Ever run out of petrol (gas)? Sure you have. You're cruising along without a care in the world and suddenly, your engine starts missing. Soon after that, there is the eerie sensation of no noise coming out of the engine bay as the car starts to slow down. If you happen to be on a long downhill, you can go for a long time before you eventually stop, but stop you eventually will. Worse, if you don't have access to more fuel, there's no way to get going again, no matter how hard you stand on the accelerator.
That works with cars, which won't go without petrol (gas). It doesn't work in quite the same way for something as nebulous as an economy. To take an example, the US economy, so the pundits never tire of telling us, runs on something called "confidence". This is a very ephemeral "fuel" indeed, high octane when it is there, but when it isn't, it cannot be refined and then pumped into the economy to get it going again. When confidence dissipates, it is VERY hard to get it back again.
There is no "confidence" left in the US economy, or in US markets. Oh yes, there is no shortage of wishful thinking, nor is there any shortage of efforts to pump up markets for electoral purposes or to reflate pension plans.
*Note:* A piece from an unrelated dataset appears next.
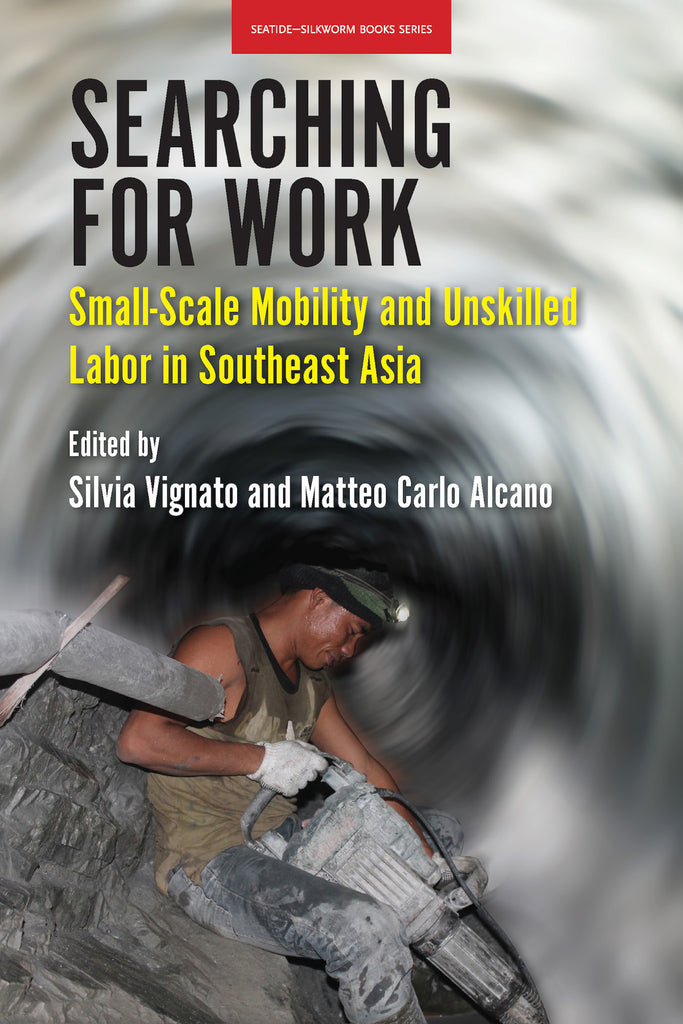 Searching for Work: Small-Scale Mobility and Unskilled Labor in Southeast Asia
But no matter how hard the efforts are, real bedrock confidence in the future of the US economy is on death's door.
In September, US durable goods orders, which were expected to fall by 2.0%, actually fell by 5.9%. Not to worry, said the US real estate industry, in September, both new mortgages and the refinancing of existing mortgages were still setting new records.
In September, in fact on the last day of September, most Treasury debt paper yields hit their lows for 2002. They have risen sharply since then. The results have not been long in coming. Over the week of October 14-18, it was reported that US mortgage applications FELL by 12.4%. Worse, applications to refinance mortgages fell by 17.7%. It is the refinancing of mortgages which, above all other factors, has been fuelling the US "consumer" sector this year.
Speaking of the US consumer sector, the latest measure of consumer sentiment has come in at 80.6 - down from 86.1 a month earlier. This is a precipitous fall, and brings the consumer sentiment index to its lowest point in almost ten years. That's on a national basis. Now consider consumer sentiment in one state - Massachusetts. In April, consumer sentiment in Boston was measured at 109. In July, it was down to 92. And now in October, it is down to 78. If that isn't bad enough, total wages and salaries in Mass are DOWN year on year. IN 2000, they were rising at double digit annual rates.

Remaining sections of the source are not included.